Another long silence followed.

Finally, Mel straightened and nodded once.

"I can integrate it," he said. "But I want safeguards."

"Name them," Sico said immediately.

"Limited firing time," Mel said. "Heat thresholds. No sustained suppression fire."

Sico nodded. "Agreed."

"Manual override only," Mel continued. "No automated targeting. No firing without pilot intent."

"Absolutely," Sico said.

"And," Mel added, voice firm now, "this stays defensive by doctrine. No bombing runs. No terror tactics."

Sico met his gaze without flinching.

"Agreed," he said. "This isn't about domination. It's about denying the Brotherhood an advantage."

Mel studied him for a long moment.

Then, slowly, a smile crept across his face that small, tired, but unmistakably excited.

"Well," he said, turning back to the blueprint, fingers already dancing through adjustments, "if we're doing this… we might as well do it right."

The nose of the craft reshaped itself subtly on the holo-display.

Clean lines.

Integrated mounts.

Purposeful.

Sico watched, a quiet sense of inevitability settling in his chest.
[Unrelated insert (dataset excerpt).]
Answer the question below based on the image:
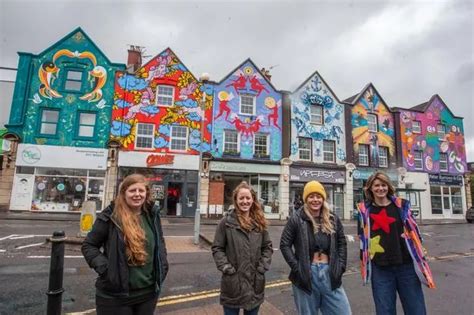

The Republic hadn't set out to build a weapon.

But the wasteland didn't care about intentions.

And now, for the first time since the Brotherhood had taken to the skies, the balance was beginning to shift.

______________________________________________

• Name: Sico

• Stats :

S: 8,44

P: 7,44

E: 8,44

C: 8,44

I: 9,44

A: 7,45

L: 7

• Skills: advance Mechanic, Science, and Shooting skills, intermediate Medical, Hand to Hand Combat, Lockpicking, Hacking, Persuasion, and Drawing Skills

• Inventory: 53.280 caps, 10mm Pistol, 1500 10mm rounds, 22 mole rats meat, 17 mole rats teeth, 1 fragmentation grenade, 6 stimpak, 1 rad x, 6 fusion core, computer blueprint, modern TV blueprint, camera recorder blueprint, 1 set of combat armor, Automatic Assault Rifle, 1.500 5.56mm rounds, power armor T51 blueprint, Electric Motorcycle blueprint, T-45 power armor, Minigun, 1.000 5mm rounds, Cryolator, 200 cryo cell, Machine Gun Turret Mk1 blueprint, electric car blueprint, Kellogg gun, Righteous Authority, Ashmaker, Furious Power Fist, Full set combat armor blueprint, M240 7.62mm machine guns blueprint, Automatic Assault Rifle blueprint, and Humvee blueprint.